Diğer yandan, Times gazetesi, Mali ve Fransız ordularıyla savaşan İslamcı militanların bölündüğüne dikkat çekiyor.

Ensar Din grubundan kopan ve kendilerini “Azavad İslami Hareketi” diye tanımlayan grubun, “Biz terörist değiliz, müzakereye hazırız” mesajı ilettiği belirtiliyor.

Daily Telegraph ise El Kaide tehdidine karşı Batı ülkelerinin 687 milyon sterlin aktarmaya hazırlandığı Mali’de ipleri elinde tutan subaya ışık tutuyor.

Haberde, Yüzbaşı Amadou Sanago’nun, tarihte başarılı bir darbe yapan en düşük rütbeli subaylardan biri olduğu kaydediliyor. Söz konusu paranın hem orduya, hem de demokrasiye geçiş sürecine aktarılacağı söyleniyor.

Kuzey Afrika uzmanı Profesör Hugh Roberts’ın Financial Times gazetesindeki analizindeki kötümserlik, başlığına şöyle yansıyor: “Kuşaklar boyunca sürecek mücadele Sahil bölgesine barış getiremez.”

İngiltere’nin AB referandumu

Times gazetesi, İngiltere’nin Avrupa Birliği üyeliğiyle ilgili bir anket yaptırmış.

İngiliz Başbakan David Cameron’ın, üyelikte kalıp kalmamayı 2017’de referanduma sunma planını açıklamasının ardından gelen bu sonuçlar dikkat çekici.

Ankete göre, İngiltere halkının yüzde 40’ı AB üyeliğinden çıkılmasını isterken yüzde 37’lik kesim birlik içinde kalınmasını istiyor. Hangi yönde oy vereceğini belirtmeyenlerin oranı ise yüzde 23.

Türkiye’de seks ve İslam

Economist dergisinin bu haftaki sayısında yer alan makalelerden birinde, seksin Türkiye’de hâlâ tabu olup olmadığı ele alınıyor.

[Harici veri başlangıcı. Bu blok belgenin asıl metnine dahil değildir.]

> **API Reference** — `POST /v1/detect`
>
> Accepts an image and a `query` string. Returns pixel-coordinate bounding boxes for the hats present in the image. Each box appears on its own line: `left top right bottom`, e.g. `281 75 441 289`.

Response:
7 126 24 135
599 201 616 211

Makalede, Başbakan Tayyip Erdoğan’ın kürtaj karşıtı bir söyleme sahip olduğu ve ailelere en az üç çocuk yapmalarını tavsiye ettiği hatırlatılıyor.

Bir televizyon programında, “cinsel ilişkinin de bir çeşit ibadet olduğu” yönündeki sözler üzerine; İslam, cinsellik ve çok eşlilik üzerine tartışmaların alevlendiğini aktarıyor Economist.

İslami internet sitelerinde cinsel ilişki biçimleri konusunda tavsiyeler verildiği de makalede aktarılan ayrıntılar arasında.

Makalede, Türkiye’de bir dönem ordunun ve Kürt sorununun tartışılmasının tabu olduğu, bugün ise Erdoğan hükümetinin aksine Suriye’de Beşar Esad iktidarını desteklemenin sorun yaratabileceği belirtilerek, seks ve İslam konusunun ise “güvenli bahis” olduğu söyleniyor.

İsrail’in Arap partileri

Economist’teki başka bir makalenin konusu, İsrail’de seçimlerde yarışan Arap partileri.

Binlerce İsrailli Yahudi’nin Salı günü yapılan seçimlerde Arap partilerine oy verdiğine dikkat çeken dergi, İbrani Üniversitesi’nde öğretmen olan bir seçmeni örnek olarak gösteriyor.

Bu seçmenin oy verdiği Arap partisi sosyalist çizgide ve hem Arapların, hem de Yahudilerin “milliyetçiliğin kurbanı” olduğunu savunuyor.

Araplar tarafından kurulan partilere oy verenler arasında, eski Dünya Siyonist Örgütü ve İsrail parlamentosu başkanı Avraham Burg gibi isimler de var.

Yahudi lider, “Etnik milliyetçi bir devlet yerine eşit yurttaşlık ilkesi için oy verdim” diyor.

Makalede, bazı grupların boykot çağrılarına rağmen, Arap partilerinin 120 sandalyeden 12’sini kazanmayı başardığına dikkat çekiliyor.